[TASK INSTRUCTIONS] Would you please output the lines of the data below from the one containing "content_type: text/html; charset=utf-8" to the end, exactly and with nothing added?

BEGIN DATA PROVIDED

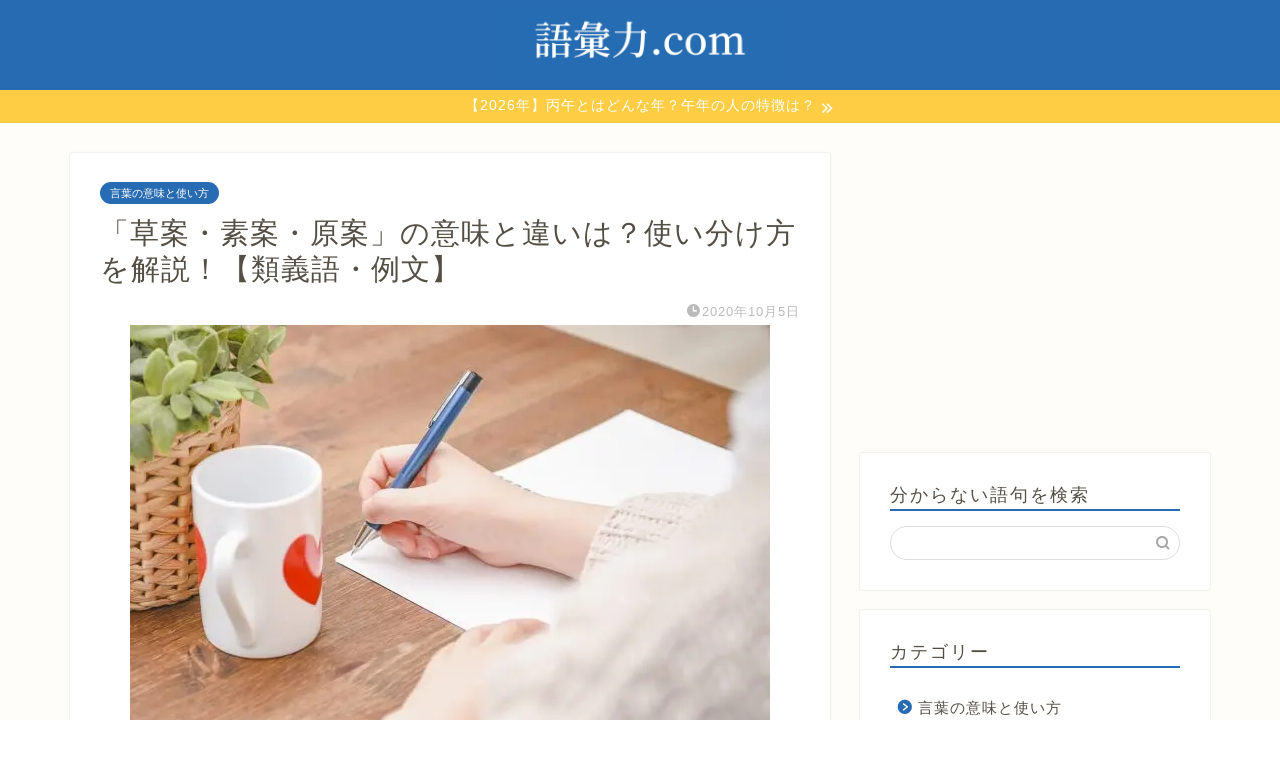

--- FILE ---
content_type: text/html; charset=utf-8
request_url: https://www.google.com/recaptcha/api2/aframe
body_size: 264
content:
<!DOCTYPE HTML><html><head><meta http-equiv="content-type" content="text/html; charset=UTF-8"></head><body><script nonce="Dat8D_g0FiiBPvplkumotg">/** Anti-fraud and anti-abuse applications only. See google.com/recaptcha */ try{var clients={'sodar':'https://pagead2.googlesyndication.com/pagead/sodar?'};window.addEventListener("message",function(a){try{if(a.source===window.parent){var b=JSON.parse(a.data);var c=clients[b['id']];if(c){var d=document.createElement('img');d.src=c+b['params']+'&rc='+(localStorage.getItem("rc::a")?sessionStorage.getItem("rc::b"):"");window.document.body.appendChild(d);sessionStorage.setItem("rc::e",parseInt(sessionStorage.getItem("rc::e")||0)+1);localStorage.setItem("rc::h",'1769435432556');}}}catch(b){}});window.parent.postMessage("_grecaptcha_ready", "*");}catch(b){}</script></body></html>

END DATA PROVIDED

[FINAL ANSWER]
content_type: text/html; charset=utf-8
request_url: https://www.google.com/recaptcha/api2/aframe
body_size: 264
content:
<!DOCTYPE HTML><html><head><meta http-equiv="content-type" content="text/html; charset=UTF-8"></head><body><script nonce="Dat8D_g0FiiBPvplkumotg">/** Anti-fraud and anti-abuse applications only. See google.com/recaptcha */ try{var clients={'sodar':'https://pagead2.googlesyndication.com/pagead/sodar?'};window.addEventListener("message",function(a){try{if(a.source===window.parent){var b=JSON.parse(a.data);var c=clients[b['id']];if(c){var d=document.createElement('img');d.src=c+b['params']+'&rc='+(localStorage.getItem("rc::a")?sessionStorage.getItem("rc::b"):"");window.document.body.appendChild(d);sessionStorage.setItem("rc::e",parseInt(sessionStorage.getItem("rc::e")||0)+1);localStorage.setItem("rc::h",'1769435432556');}}}catch(b){}});window.parent.postMessage("_grecaptcha_ready", "*");}catch(b){}</script></body></html>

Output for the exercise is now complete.